Mohankumar, Narmadha; Hefley, Trevor (2021), Using machine learning to model nontraditional spatial dependence in occupancy data, Dryad, Dataset, https://doi.org/10.5061/dryad.4xgxd259g

Abstract

Spatial models for occupancy data are used to estimate and map the true presence of a species, which may depend on biotic and abiotic factors as well as spatial autocorrelation. Traditionally researchers have accounted for spatial autocorrelation in occupancy data by using a correlated normally distributed site-level random effect, which might be incapable of modeling nontraditional spatial dependence such as discontinuities and abrupt transitions. Machine learning approaches have the potential to model nontraditional spatial dependence, but these approaches do not account for observer errors such as false absences. By combining the flexibility of Bayesian hierarchal modeling and machine learning approaches, we present a general framework to model occupancy data that accounts for both traditional and nontraditional spatial dependence as well as false absences. We demonstrate our framework using six synthetic occupancy data sets and two real data sets. Our results demonstrate how to model both traditional and nontraditional spatial dependence in occupancy data which enables a broader class of spatial occupancy models that can be used to improve predictive accuracy and model adequacy.

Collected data
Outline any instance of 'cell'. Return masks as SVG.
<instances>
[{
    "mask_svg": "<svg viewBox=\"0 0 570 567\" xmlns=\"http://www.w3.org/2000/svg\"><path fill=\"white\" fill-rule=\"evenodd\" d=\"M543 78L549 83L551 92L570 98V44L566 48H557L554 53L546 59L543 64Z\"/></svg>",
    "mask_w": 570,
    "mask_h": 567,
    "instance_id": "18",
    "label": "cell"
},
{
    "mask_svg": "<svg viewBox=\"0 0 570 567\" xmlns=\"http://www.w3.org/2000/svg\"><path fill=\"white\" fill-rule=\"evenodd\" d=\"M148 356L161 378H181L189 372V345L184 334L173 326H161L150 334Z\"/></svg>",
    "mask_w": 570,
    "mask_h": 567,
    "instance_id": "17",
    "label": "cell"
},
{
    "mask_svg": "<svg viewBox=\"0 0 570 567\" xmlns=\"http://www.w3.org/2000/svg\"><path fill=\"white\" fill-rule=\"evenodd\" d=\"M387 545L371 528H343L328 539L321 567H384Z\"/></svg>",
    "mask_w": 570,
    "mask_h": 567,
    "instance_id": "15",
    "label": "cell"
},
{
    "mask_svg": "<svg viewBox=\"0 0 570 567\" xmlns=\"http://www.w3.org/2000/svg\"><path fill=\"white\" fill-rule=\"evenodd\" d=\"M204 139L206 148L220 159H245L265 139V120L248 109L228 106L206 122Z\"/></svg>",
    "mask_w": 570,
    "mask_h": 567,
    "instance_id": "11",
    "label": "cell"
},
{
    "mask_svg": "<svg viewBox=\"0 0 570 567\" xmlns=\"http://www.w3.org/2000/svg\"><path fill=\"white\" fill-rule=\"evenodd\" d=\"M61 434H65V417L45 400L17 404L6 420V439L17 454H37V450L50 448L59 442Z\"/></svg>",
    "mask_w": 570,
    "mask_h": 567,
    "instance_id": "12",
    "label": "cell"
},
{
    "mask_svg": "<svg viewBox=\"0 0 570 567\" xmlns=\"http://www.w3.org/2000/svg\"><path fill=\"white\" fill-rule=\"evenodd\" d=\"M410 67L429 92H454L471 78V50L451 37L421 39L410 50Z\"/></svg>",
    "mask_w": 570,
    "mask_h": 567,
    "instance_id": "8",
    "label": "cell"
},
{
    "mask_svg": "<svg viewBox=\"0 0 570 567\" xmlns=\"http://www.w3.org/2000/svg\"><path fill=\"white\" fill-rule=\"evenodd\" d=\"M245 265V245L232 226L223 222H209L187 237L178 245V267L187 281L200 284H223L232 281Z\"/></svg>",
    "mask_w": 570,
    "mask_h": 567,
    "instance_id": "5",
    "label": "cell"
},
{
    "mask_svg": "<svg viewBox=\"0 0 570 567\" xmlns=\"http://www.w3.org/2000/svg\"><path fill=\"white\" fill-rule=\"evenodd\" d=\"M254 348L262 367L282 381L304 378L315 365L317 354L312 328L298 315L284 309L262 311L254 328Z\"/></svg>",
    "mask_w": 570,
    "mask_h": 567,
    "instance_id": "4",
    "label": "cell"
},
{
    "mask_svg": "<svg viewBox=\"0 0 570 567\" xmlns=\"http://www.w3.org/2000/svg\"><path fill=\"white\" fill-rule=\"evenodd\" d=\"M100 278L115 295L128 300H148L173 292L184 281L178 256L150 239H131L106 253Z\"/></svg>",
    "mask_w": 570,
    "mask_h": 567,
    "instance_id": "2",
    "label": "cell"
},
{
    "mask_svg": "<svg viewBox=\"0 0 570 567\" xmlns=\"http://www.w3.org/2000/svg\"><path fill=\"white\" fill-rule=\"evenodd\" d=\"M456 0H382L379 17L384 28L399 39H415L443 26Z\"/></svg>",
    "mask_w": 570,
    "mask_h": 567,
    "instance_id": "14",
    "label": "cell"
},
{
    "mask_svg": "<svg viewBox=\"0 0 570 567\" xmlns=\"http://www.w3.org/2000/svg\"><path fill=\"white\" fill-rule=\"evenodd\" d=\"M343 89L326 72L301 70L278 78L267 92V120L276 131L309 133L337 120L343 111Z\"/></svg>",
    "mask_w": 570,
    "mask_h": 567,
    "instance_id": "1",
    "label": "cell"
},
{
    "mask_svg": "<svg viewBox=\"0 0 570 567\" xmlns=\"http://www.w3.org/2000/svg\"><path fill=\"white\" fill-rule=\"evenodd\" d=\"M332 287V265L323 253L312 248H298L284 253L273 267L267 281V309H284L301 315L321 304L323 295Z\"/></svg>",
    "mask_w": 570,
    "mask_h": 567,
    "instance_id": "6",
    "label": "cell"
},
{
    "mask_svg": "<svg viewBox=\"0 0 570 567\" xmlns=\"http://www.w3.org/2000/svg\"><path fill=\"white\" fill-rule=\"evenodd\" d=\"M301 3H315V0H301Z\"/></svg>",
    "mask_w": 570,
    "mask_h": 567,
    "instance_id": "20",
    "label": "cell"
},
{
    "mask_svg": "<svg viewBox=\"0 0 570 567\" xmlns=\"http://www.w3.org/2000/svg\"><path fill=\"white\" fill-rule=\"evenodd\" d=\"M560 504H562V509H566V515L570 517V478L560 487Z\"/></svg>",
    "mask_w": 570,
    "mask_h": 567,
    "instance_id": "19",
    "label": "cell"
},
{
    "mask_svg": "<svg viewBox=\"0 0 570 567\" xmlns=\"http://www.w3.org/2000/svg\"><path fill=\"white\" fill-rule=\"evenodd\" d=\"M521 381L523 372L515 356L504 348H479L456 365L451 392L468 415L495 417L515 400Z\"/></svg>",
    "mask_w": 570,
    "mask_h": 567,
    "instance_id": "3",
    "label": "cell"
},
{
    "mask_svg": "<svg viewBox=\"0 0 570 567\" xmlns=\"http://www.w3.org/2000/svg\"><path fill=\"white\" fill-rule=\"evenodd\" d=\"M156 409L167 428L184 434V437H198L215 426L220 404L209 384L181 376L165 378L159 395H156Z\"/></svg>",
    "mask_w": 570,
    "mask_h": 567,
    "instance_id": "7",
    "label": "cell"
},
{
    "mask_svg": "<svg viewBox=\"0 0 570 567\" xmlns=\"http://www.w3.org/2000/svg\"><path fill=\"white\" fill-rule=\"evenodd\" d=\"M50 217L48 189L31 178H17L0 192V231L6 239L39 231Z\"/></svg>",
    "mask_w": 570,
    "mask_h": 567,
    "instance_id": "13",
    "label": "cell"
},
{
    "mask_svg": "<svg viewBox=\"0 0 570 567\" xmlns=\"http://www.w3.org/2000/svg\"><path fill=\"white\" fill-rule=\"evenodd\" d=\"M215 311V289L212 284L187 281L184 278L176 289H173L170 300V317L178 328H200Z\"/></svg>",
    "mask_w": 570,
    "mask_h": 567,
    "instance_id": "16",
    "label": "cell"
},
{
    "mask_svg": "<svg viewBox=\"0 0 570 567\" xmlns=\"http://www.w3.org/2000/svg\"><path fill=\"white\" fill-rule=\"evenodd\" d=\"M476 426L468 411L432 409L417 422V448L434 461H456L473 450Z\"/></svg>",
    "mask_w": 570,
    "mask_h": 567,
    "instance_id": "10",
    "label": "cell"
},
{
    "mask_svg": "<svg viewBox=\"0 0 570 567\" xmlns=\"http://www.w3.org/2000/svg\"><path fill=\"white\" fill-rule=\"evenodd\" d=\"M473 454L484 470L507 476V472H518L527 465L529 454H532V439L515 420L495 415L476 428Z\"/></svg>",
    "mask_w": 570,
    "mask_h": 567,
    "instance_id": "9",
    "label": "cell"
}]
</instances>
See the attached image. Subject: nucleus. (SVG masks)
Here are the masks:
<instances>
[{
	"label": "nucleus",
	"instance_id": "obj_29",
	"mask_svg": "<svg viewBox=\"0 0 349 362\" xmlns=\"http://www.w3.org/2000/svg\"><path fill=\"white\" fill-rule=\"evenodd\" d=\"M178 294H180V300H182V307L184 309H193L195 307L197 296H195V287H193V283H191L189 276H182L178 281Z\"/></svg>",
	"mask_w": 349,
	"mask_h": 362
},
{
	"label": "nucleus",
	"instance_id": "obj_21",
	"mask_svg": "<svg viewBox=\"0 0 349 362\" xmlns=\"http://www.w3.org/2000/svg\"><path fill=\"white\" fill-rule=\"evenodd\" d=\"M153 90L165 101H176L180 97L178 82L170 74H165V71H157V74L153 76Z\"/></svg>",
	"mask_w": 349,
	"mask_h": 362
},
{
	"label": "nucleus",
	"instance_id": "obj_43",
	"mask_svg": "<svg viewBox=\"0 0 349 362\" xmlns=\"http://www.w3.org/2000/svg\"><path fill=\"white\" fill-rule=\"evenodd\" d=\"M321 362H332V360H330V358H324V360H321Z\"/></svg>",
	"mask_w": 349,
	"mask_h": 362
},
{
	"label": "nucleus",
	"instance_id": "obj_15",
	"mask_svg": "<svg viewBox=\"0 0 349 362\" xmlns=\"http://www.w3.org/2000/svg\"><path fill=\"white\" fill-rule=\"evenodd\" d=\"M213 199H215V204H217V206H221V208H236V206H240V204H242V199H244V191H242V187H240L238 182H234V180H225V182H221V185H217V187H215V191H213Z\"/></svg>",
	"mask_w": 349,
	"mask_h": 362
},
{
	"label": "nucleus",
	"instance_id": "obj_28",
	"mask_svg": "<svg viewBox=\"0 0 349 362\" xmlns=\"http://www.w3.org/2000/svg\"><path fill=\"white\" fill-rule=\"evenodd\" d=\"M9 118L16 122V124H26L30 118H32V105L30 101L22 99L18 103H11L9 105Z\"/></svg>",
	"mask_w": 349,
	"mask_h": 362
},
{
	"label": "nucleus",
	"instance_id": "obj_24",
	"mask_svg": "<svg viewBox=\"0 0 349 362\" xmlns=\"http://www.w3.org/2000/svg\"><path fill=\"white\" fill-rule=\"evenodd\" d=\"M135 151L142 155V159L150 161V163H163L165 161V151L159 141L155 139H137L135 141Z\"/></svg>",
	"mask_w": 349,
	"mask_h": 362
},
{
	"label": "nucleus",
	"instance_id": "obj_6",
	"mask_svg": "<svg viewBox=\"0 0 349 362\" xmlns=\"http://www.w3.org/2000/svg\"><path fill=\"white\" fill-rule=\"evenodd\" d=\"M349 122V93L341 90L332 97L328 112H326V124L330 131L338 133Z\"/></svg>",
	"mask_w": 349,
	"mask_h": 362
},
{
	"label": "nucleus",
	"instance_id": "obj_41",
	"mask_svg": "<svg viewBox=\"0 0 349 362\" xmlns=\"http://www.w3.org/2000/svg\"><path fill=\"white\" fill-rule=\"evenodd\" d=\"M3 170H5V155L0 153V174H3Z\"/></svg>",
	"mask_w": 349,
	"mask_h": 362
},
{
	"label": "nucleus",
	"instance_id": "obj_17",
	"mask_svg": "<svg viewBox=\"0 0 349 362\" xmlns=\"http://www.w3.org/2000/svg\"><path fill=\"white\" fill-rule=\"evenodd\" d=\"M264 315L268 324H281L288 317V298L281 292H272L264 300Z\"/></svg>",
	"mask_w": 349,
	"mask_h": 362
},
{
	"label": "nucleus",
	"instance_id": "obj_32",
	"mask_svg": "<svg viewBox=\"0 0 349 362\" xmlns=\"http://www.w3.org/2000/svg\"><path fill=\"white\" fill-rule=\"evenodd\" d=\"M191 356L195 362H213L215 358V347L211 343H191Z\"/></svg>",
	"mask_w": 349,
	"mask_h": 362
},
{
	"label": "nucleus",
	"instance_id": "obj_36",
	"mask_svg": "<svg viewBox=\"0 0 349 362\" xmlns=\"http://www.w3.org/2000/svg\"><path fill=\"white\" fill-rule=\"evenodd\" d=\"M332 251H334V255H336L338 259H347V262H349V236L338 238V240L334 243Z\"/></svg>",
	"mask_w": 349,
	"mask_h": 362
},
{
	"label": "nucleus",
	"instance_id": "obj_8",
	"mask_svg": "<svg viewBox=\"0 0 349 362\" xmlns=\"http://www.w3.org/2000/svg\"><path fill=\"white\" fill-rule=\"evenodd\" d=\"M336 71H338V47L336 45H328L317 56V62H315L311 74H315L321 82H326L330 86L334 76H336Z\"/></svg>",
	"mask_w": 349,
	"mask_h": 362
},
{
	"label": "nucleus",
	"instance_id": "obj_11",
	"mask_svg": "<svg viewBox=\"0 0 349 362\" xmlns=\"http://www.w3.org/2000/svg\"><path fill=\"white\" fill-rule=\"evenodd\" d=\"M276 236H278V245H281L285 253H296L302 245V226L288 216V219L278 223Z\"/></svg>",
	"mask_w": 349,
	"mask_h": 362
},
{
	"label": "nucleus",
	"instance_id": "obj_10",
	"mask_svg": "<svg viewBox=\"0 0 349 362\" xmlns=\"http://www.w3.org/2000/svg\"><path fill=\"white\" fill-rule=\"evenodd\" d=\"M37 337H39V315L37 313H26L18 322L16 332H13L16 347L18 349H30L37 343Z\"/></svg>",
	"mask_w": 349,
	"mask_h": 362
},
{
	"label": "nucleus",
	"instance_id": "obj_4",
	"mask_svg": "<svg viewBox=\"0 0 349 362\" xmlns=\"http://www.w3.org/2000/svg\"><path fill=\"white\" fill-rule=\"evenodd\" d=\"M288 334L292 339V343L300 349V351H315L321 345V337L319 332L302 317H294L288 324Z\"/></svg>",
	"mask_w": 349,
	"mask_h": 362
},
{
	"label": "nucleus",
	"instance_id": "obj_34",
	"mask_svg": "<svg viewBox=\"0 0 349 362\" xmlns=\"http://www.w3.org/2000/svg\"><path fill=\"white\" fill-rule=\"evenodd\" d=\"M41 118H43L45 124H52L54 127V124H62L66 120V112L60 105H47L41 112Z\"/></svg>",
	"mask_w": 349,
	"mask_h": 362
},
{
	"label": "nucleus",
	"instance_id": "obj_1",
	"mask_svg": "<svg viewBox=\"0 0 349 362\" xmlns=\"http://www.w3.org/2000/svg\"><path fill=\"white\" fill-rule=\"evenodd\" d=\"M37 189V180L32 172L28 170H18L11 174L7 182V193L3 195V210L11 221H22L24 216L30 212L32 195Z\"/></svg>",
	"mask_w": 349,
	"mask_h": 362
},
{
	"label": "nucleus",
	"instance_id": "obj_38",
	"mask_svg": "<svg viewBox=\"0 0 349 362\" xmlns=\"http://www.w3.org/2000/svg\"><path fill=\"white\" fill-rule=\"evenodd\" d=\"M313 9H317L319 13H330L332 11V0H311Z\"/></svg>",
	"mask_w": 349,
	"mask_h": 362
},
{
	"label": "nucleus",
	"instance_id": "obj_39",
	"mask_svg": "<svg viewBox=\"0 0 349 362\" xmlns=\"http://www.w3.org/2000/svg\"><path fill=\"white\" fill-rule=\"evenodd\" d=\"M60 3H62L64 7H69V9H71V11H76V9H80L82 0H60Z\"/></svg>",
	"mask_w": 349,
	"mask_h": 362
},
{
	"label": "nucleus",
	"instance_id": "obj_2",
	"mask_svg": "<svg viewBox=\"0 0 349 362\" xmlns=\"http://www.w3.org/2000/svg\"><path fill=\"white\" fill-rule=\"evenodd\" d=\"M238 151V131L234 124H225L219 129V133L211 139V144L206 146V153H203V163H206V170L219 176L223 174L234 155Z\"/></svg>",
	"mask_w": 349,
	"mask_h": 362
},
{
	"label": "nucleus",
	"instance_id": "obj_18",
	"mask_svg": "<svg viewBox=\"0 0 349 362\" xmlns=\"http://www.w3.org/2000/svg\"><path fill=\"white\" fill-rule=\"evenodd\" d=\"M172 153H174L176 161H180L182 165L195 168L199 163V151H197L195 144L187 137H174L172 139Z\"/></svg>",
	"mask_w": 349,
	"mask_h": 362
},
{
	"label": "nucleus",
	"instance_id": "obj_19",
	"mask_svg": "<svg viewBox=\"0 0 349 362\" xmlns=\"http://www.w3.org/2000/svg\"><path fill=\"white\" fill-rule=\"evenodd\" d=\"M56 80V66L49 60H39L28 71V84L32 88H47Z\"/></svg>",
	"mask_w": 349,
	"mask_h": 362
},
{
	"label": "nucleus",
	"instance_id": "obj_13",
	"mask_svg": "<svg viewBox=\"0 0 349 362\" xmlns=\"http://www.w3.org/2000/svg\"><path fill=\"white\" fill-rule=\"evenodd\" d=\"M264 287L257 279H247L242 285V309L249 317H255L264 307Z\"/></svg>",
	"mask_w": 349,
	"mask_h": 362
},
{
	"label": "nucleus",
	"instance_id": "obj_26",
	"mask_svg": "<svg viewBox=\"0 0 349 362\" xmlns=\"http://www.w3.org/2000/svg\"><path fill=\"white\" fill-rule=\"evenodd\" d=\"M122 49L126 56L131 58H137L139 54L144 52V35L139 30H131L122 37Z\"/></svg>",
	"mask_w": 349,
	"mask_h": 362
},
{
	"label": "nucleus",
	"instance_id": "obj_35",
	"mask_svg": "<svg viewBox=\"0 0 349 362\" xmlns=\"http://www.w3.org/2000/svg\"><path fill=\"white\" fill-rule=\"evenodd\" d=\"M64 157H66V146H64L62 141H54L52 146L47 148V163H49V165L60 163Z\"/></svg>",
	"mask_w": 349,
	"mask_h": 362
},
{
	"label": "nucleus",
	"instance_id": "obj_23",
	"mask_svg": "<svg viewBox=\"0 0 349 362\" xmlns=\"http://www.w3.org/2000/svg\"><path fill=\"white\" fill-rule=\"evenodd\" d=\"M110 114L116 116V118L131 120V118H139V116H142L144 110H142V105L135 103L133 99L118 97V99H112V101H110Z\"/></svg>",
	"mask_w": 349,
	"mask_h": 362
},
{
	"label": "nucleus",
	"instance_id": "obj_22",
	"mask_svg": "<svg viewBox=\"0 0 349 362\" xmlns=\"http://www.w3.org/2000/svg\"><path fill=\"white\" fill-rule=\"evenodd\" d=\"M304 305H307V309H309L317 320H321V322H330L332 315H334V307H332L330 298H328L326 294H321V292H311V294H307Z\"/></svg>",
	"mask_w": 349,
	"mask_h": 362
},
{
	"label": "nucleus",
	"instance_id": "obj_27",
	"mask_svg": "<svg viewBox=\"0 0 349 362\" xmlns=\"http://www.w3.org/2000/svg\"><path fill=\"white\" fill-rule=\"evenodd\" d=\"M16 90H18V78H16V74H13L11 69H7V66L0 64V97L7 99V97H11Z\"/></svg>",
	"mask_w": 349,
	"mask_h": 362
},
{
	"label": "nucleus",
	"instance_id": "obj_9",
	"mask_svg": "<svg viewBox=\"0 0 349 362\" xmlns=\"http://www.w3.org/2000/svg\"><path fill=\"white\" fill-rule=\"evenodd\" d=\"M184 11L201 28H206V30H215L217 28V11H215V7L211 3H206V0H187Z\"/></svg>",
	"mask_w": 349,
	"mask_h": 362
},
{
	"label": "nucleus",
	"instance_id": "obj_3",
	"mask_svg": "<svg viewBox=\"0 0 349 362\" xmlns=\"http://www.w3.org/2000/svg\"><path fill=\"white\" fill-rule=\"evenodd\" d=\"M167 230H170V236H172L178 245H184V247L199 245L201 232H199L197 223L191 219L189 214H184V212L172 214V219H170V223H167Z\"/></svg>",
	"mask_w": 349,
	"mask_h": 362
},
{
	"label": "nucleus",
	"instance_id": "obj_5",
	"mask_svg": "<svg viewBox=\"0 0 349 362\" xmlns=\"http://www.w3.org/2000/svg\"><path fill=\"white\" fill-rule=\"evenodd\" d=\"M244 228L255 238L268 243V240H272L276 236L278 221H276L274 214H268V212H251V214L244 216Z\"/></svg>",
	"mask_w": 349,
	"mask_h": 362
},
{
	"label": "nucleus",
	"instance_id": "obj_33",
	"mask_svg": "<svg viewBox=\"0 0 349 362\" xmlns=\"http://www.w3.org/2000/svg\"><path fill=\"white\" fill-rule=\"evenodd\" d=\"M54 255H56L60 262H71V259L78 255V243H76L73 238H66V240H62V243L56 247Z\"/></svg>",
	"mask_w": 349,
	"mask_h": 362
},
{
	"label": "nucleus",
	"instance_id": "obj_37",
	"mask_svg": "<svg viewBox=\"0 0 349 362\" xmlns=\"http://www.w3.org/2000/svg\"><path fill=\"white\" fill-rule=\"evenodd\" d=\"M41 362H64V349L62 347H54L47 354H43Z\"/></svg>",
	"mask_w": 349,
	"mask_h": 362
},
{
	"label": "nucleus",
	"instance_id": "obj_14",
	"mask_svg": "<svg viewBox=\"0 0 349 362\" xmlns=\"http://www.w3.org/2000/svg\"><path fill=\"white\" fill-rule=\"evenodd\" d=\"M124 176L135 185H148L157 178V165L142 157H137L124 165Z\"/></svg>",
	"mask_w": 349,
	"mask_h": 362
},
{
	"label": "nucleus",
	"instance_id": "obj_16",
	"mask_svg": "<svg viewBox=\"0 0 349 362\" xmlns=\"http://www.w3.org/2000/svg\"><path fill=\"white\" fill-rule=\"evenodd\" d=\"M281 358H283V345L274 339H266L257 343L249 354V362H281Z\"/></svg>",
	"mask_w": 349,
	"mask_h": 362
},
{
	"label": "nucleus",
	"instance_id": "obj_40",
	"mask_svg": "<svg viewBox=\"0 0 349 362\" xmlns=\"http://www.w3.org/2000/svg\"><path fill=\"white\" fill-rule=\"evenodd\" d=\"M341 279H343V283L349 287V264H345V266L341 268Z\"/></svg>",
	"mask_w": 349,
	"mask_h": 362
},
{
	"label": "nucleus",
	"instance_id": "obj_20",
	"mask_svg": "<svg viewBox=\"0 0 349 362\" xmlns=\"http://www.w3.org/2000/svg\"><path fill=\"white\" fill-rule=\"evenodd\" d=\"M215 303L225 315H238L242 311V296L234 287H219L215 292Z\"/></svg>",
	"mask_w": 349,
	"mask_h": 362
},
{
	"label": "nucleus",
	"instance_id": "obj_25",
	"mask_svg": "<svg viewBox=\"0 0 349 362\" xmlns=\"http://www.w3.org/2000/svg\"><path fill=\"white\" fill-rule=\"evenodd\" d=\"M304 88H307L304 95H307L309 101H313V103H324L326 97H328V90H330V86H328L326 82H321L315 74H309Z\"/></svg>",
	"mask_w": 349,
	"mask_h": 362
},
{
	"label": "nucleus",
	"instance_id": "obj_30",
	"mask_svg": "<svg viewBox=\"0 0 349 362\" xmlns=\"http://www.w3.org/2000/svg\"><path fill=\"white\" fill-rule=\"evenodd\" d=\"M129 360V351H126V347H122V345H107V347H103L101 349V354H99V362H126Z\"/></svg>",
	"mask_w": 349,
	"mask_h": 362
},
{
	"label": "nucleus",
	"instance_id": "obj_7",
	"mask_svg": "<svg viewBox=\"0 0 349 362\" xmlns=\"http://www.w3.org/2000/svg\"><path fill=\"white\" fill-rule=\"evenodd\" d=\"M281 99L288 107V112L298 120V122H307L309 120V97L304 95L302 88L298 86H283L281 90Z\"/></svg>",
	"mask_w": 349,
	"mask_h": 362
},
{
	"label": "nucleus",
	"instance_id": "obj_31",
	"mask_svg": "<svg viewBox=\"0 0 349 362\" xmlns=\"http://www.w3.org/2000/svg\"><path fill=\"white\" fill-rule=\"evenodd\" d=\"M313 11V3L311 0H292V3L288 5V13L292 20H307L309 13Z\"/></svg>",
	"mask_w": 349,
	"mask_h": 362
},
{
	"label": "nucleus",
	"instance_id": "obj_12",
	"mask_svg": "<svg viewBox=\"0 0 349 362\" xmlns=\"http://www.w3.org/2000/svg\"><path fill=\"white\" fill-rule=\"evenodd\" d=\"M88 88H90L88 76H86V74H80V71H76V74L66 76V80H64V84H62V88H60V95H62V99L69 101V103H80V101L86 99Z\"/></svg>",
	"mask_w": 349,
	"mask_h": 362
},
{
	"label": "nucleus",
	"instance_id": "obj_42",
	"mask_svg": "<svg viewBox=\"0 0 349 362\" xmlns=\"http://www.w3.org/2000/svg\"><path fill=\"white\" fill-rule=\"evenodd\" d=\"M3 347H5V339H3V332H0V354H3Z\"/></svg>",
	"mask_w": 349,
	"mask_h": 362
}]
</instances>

* _WHAT TO PRODUCE_:
Copy the entire occupancy-modeling text word for word, from the citation line through the end of the abstract. None of the items are needed.

* _EXPECTED OUTPUT_:
Mohankumar, Narmadha; Hefley, Trevor (2021), Using machine learning to model nontraditional spatial dependence in occupancy data, Dryad, Dataset, https://doi.org/10.5061/dryad.4xgxd259g

Abstract

Spatial models for occupancy data are used to estimate and map the true presence of a species, which may depend on biotic and abiotic factors as well as spatial autocorrelation. Traditionally researchers have accounted for spatial autocorrelation in occupancy data by using a correlated normally distributed site-level random effect, which might be incapable of modeling nontraditional spatial dependence such as discontinuities and abrupt transitions. Machine learning approaches have the potential to model nontraditional spatial dependence, but these approaches do not account for observer errors such as false absences. By combining the flexibility of Bayesian hierarchal modeling and machine learning approaches, we present a general framework to model occupancy data that accounts for both traditional and nontraditional spatial dependence as well as false absences. We demonstrate our framework using six synthetic occupancy data sets and two real data sets. Our results demonstrate how to model both traditional and nontraditional spatial dependence in occupancy data which enables a broader class of spatial occupancy models that can be used to improve predictive accuracy and model adequacy.